Yesterday b/w I Should Have Known Better

I was unaware of this release until I read about it in The Mammoth Book of the Beatles by Sean Egan.  All of my information in this entry comes from that source.

Egan relates that in early 1976, three years after the release of the Red and Blue albums, the Beatles' contract with EMI expired.  Over the course of the next several years the recording giant would conduct an aggressive repackaging campaign of the group's back catalog to capitalize on the public's never-ending demand for material by the greatest act in showbiz history.  It didn't even matter that every recording the group had ever made was still readily available - just the illusion of something new was good enough to get fans to plunk down their money for the latest release.

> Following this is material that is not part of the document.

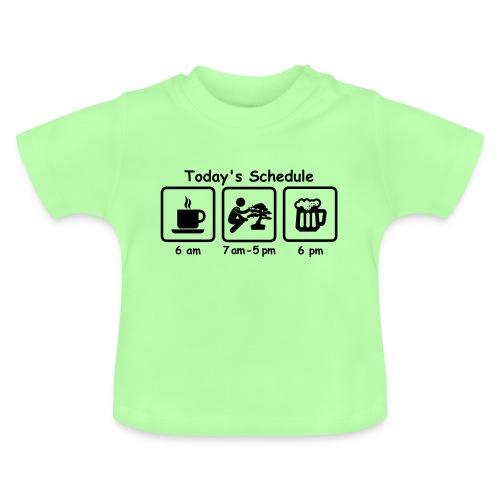Picto today_schedule Bonsaï - T-shirt Bébé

On March 6th, all twenty-two of the group's original UK singles - from Love Me Do to Let It Be - were re-released in new picture sleeves.  Two days later, this new single appeared - the first addition to the band's official catalog.  The Beatles, manager Brian Epstein and producer George Martin had decided back in 1965 not to release Yesterday as a single, feeling it was not representative of their work as a group.  It was buried on the British version of the album Help! - the thirteenth track out of a total fourteen.  Other record companies under the EMI umbrella, including Capitol in the US, were free to do as they pleased, so the song soon appeared as a single throughout the world, rapidly achieving its status as one of the all-time great standards.  On March 8th, 1976, the recording finally got its due on the Beatles' home turf.

For reasons unknown, EMI did not select another song from the Help! sessions for the B-side, but jumped back one full year for I Should Have Known Better.  While this catchy tune had previously served as the B-side to A Hard Day's Night in the US, its placement here is a bit of a head-scratcher.

This single went as high as number eight.  By April 4th, all twenty-three singles appeared in the top one hundred.  Egan correctly points out that this is "a feat possibly even more impressive than the group's domination of the Billboard chart in 1964 - considering that they were a defunct unit who were playing no part in advertising the records in question."